The paper tackles the problem of hypothesis testing under optional continuation, where new studies depend on previous outcomes, by developing a theory based on e-values that preserve Type-I error guarantees. It introduces growth-rate optimality (GRO) as an analogue of power, constructs GRO e-variables for composite null and alternative models, and illustrates this with examples like a safe t-test.

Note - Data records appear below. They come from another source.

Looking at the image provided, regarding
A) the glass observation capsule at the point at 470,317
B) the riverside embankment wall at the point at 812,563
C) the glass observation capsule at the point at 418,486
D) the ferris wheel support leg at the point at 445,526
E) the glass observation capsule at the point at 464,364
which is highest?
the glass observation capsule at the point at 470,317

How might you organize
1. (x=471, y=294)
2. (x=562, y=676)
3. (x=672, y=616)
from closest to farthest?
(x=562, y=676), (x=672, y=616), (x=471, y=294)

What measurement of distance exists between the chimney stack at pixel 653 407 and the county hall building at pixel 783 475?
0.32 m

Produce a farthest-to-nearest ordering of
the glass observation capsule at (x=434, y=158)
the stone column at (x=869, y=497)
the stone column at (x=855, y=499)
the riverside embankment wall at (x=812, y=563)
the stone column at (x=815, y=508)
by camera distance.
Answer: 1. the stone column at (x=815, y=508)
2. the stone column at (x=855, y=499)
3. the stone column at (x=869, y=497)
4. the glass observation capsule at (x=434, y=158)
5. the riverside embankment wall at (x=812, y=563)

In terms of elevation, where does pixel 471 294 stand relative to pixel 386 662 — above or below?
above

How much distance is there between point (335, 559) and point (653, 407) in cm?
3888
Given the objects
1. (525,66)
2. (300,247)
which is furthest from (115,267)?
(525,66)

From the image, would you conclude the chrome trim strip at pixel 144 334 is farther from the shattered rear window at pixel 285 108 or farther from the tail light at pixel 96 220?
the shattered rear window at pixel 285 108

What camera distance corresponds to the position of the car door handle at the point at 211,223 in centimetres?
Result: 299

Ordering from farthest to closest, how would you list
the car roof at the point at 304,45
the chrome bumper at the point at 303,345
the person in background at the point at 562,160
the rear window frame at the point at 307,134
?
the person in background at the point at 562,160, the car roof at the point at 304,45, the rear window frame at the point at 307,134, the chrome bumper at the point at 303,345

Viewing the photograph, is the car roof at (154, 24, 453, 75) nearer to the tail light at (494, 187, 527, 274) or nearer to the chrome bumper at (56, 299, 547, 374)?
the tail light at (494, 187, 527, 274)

We develop the theory of hypothesis testing based on the e-value, a notion of evidence that, unlike the p-value, allows for effortlessly combining results from several studies in the common scenario where the decision to perform a new study may depend on previous outcomes. Tests based on e-values are safe, i.e. they preserve Type-I error guarantees, under such optional continuation. We define growth-rate optimality (GRO) as an analogue of power in an optional continuation context, and we show how to construct GRO e-variables for general testing problems with composite null and alternative, emphasizing models with nuisance parameters. GRO e-values take the form of Bayes factors with special priors. We illustrate the theory using several classic examples including a one-sample safe t-test and the 2 x 2 contingency table. Sharing Fisherian, Neymanian and Jeffreys-Bayesian interpretations, e-values may provide a methodology acceptable to adherents of all three schools.